Because of the potentially devastating outcomes of TCR, it was critical for anesthesiologists to quickly recognize this phenomenon in the patient. Predisposing risk factors for TCR include mechanical stimulation, hypercapnia, hypoxemia, light (insufficient) general anesthesia, young age, and medications, such as beta blockers and calcium channel blockers. 17 In this case, preoperative parasympathetic activity (LF vs. HF: 129.42 vs. 159.59, LF/HF: 0.81) predominated. It increased (LF vs. HF: 188.99 vs. 318.89, LF/HF: 0.59) after anesthesia induction, which is possibly related to the anesthetic agents. One study reported that propofol could inhibit sympathetic activity more than parasympathetic activity, resulting in parasympathetic dominance. 18 Another study reported that sufentanil and remifentanil could increase the incidence of TCR by decreasing the threshold for parasympathetic nerve excitation. 19 Although these medications influenced the sympathovagal balance, not only these medications elicited TCR in our case.

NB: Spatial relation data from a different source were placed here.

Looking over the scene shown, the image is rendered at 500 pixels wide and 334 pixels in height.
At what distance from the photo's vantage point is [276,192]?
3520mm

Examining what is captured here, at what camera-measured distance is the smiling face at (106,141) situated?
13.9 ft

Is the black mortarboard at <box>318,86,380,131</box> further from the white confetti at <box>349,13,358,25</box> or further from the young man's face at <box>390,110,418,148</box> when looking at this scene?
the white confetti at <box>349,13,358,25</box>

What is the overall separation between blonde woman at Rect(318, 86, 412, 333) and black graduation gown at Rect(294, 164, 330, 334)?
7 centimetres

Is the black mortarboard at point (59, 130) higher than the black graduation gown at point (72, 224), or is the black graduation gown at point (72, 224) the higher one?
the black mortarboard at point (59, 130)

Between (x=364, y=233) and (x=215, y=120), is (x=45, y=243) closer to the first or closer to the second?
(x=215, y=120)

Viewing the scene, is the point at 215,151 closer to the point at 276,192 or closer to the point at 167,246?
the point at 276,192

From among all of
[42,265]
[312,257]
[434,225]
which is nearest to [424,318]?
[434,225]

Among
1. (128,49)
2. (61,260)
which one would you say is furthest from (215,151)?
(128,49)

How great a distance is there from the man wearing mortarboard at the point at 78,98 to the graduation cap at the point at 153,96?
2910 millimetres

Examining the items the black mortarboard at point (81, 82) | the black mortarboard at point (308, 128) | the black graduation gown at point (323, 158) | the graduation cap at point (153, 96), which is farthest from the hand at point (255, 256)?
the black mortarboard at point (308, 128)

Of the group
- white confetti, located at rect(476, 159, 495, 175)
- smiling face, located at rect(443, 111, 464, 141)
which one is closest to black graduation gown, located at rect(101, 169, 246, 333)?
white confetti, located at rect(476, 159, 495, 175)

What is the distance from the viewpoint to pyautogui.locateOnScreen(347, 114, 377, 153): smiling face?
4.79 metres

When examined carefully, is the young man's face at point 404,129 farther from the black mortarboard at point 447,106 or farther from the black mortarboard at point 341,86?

Direct stimulation of the trigeminal branch further enhanced parasympathetic activity (LF vs. HF: 207.02 vs. 484.01, LF/HF: 0.43), ultimately leading to sudden cardiac arrest.

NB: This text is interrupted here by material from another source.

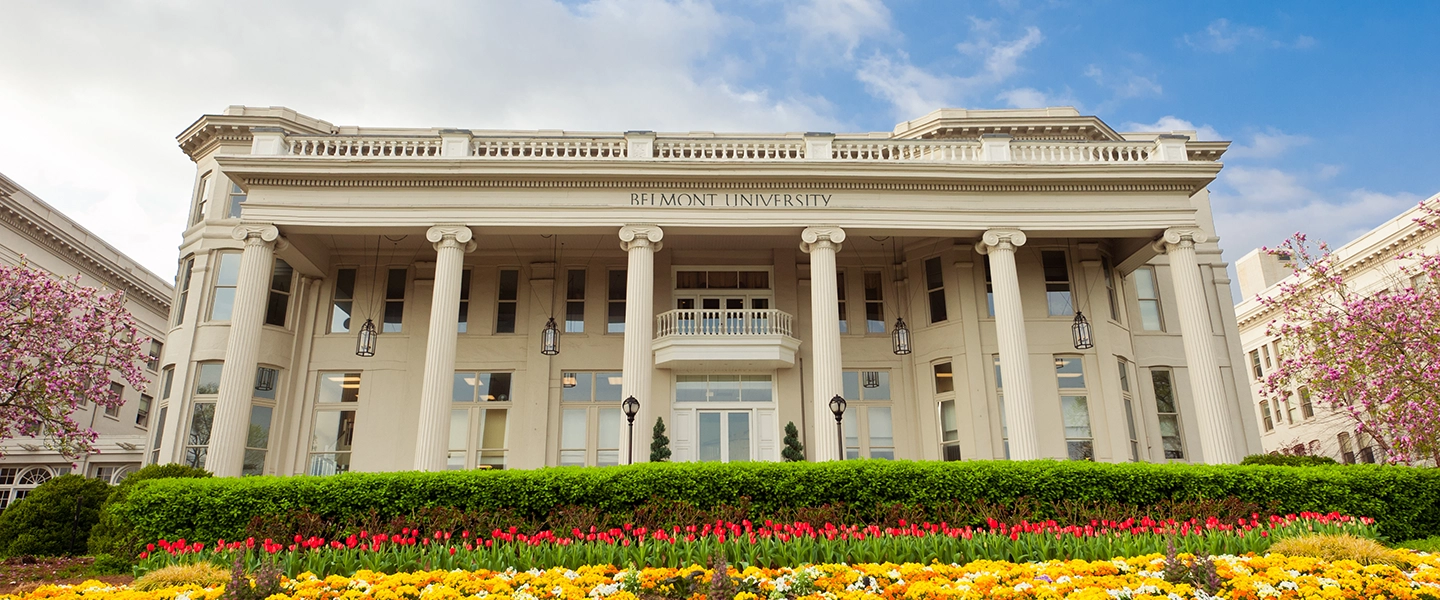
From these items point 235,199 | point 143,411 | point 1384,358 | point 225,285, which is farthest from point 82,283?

If severe TCR occurs, the mechanical stimulus should be stopped immediately and anticholinergic agents should be administered to mitigate it. 20 Additionally, CPR should be performed to avoid catastrophic outcomes in cases where asystole persists despite cessation of the stimulus and administration of anticholinergic drugs. 6 Furthermore, preoperative HRV analysis might be necessary for patients at high risk of TCR.
Conclusions
Here, we presented a case of prolonged asystole induced by TCR accompanied by abnormal HRV during PBC. Our case suggests that TCR might not always terminate with removal of the triggering stimulus, so anesthesiologists must remain vigilant during PBC. Preoperative HRV analysis could provide further reliable support for identifying high TCR-risk patients. In addition, our case can supplement information on TCR in the literature and provide new ideas for preventing TCR.
Footnotes
Acknowledgements
The authors thank Shuang Han for analyzing the HRV data. We also thank the patient described in this report for providing permission to use his data for scientific purposes.
Author contributions
All authors made significant contributions to the design, acquisition, and analysis of data, and participated in writing or revising the article.

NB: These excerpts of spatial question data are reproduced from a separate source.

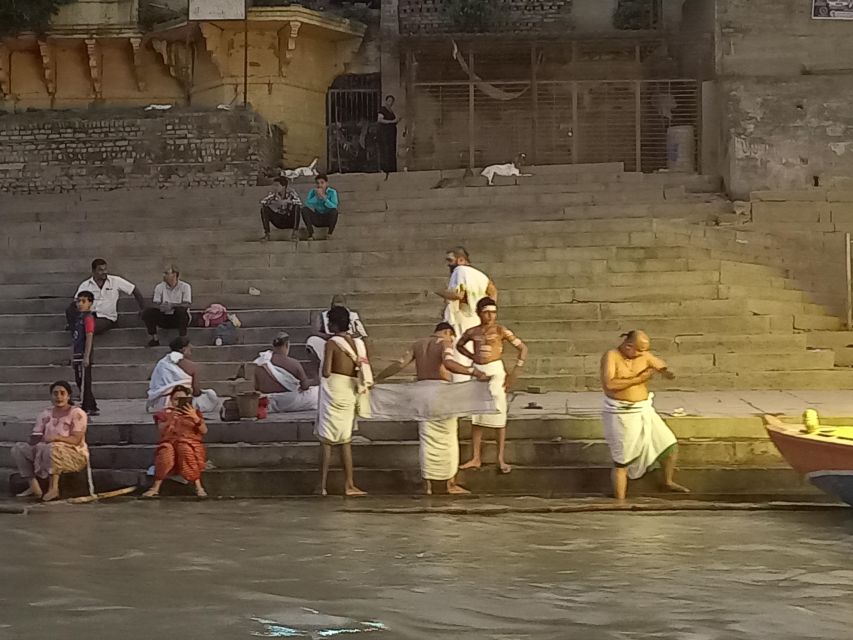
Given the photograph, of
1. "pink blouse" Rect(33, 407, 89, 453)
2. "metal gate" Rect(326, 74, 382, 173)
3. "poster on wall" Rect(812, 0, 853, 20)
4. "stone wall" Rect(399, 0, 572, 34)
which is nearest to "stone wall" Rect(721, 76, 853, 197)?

Data availability statement
All the original research data to support the results/tables/figures presented in our manuscript will be available. Email:
Declaration of conflicting interest
The authors declare that there is no conflict of interest.
Ethics statement
This study has been approved by the ethics committee of the Hebei General Hospital (Ethics Approval No. 2022-08). The patient provided written informed consent for publication of this case report.
Funding
The authors disclosed receipt (pending publication) of the following financial support for the research, authorship, and/or publication of this article: This study received funding from the Key Research and Development Program of Hebei Province (No. 19277714D).